Over time, however, the structure of Mexico's cartels changed and became less hierarchical. With the arrest of the top capos, these organizations became fragmented into numerous cells and many of these cells started to operate independently. These armed wings became more autonomous in terms of finances and decision making. In turn, this allowed them to expand their activities, so that they no longer only provided security but also advanced their own criminal activities, such as extorting local businesses and carrying out kidnappings.
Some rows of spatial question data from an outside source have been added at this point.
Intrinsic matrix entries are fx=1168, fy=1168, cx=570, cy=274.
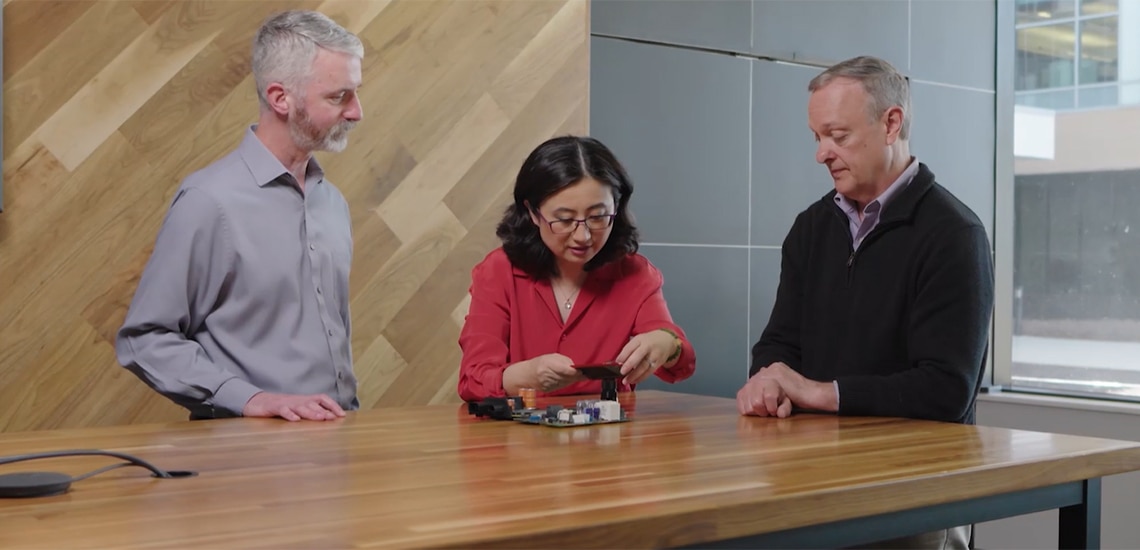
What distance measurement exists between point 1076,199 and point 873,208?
319 cm

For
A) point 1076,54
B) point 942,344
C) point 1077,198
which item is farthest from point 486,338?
point 1076,54

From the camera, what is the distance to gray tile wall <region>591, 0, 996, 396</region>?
4.39 metres

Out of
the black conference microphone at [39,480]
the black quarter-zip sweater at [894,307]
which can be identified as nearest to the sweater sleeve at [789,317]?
the black quarter-zip sweater at [894,307]

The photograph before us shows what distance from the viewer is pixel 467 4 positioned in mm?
3902

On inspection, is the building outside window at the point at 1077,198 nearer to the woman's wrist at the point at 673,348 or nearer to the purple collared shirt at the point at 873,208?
the purple collared shirt at the point at 873,208

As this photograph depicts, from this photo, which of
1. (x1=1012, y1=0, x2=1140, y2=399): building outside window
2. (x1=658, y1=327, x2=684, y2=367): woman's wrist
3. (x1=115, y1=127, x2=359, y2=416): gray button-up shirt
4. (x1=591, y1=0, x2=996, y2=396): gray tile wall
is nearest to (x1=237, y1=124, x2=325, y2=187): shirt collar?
(x1=115, y1=127, x2=359, y2=416): gray button-up shirt

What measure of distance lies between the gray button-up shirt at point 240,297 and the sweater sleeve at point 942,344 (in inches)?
47.4

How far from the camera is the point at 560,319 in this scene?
2873 millimetres

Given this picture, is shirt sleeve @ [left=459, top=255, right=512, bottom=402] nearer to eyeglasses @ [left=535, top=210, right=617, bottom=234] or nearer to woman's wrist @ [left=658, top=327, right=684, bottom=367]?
eyeglasses @ [left=535, top=210, right=617, bottom=234]

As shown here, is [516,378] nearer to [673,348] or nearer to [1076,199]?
[673,348]

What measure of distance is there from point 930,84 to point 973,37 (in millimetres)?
389

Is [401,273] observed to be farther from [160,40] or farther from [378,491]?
[378,491]

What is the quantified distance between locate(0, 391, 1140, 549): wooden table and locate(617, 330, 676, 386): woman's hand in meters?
0.16

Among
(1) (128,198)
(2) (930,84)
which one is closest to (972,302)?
(1) (128,198)
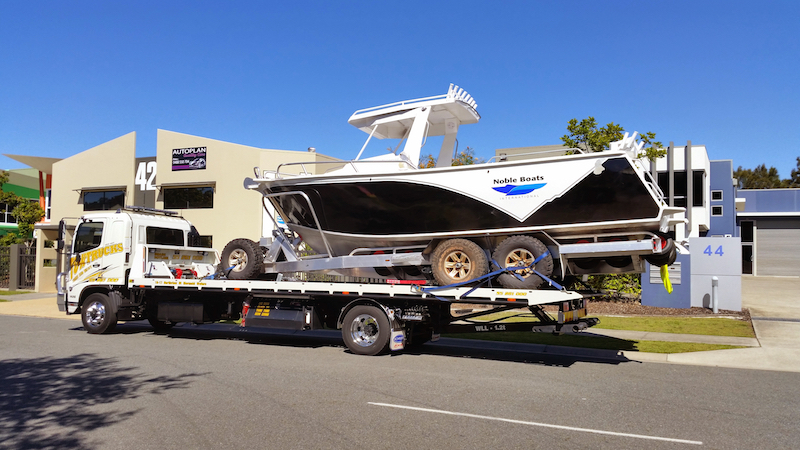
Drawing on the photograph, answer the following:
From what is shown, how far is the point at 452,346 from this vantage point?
1119 centimetres

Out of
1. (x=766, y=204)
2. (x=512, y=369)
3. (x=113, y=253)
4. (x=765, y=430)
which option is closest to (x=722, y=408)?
(x=765, y=430)

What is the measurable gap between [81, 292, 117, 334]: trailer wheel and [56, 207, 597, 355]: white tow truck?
0.07 feet

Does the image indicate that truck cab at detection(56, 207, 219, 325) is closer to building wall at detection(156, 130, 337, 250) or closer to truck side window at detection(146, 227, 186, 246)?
truck side window at detection(146, 227, 186, 246)

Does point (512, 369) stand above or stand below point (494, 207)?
below

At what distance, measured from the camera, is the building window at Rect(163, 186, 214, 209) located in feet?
76.4

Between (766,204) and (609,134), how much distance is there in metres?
23.0

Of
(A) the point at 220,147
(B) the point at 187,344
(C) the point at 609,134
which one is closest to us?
(B) the point at 187,344

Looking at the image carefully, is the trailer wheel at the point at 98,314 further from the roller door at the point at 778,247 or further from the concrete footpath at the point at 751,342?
the roller door at the point at 778,247

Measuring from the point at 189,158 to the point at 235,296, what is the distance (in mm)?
13799

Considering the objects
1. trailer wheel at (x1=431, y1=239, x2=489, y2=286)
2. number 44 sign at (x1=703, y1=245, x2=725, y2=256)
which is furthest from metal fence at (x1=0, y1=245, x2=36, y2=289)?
number 44 sign at (x1=703, y1=245, x2=725, y2=256)

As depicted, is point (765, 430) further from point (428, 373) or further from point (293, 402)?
point (293, 402)

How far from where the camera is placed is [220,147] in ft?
74.9

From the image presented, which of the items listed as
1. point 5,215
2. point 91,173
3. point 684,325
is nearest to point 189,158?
point 91,173

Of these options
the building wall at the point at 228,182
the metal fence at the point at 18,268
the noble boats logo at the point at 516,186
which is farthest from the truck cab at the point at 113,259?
the metal fence at the point at 18,268
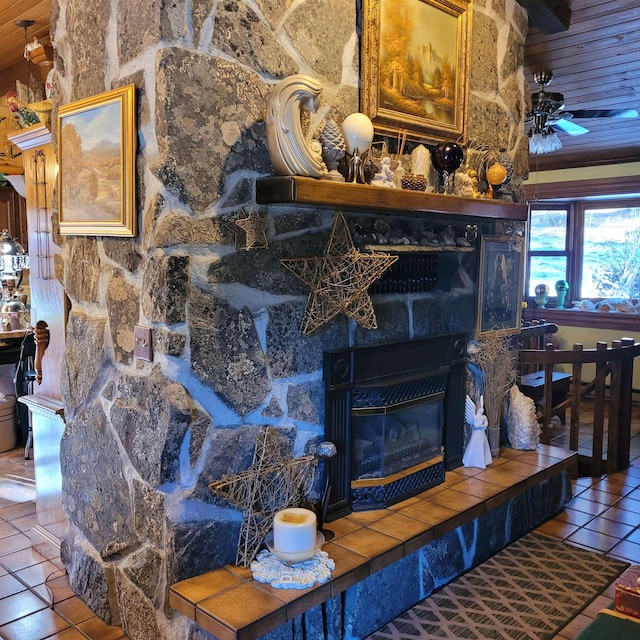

The Zetas, for example, would eventually separate from the Gulf Cartel and become one of Mexico's most ruthless criminal groups.
La Línea also acquired more prominence, so much so that it came to be targeted by the US Federal Bureau of Investigations (FBI). The former leader of the group, Carlos Arturo Quintana Quintana, alias “El 80”, was included in the list of the most wanted of the FBI and was arrested in May 2018 after a bloody criminal career that lasted almost a decade.
Under Quintana Quintana, La Línea bought several municipal police forces and co-opted political figures in northwestern Chihuahua to facilitate drug trafficking operations of the Juarez Cartel in Ciudad Juarez and across the border between the United States and Mexico.
The territorial war over the control of key routes for trafficking of drugs and smuggling of people in the states of Chihuahua and Sonora, in northern Mexico, has extended for more than a decade. But although some of the so-called “small armies” of the country have emerged and disappeared, the brutal demonstration of strength by La Línea against Los Salazar at the expense of the LeBarón family indicates that they could be a fundamental piece of the Juarez cartel’s plan to regain power in their old fort.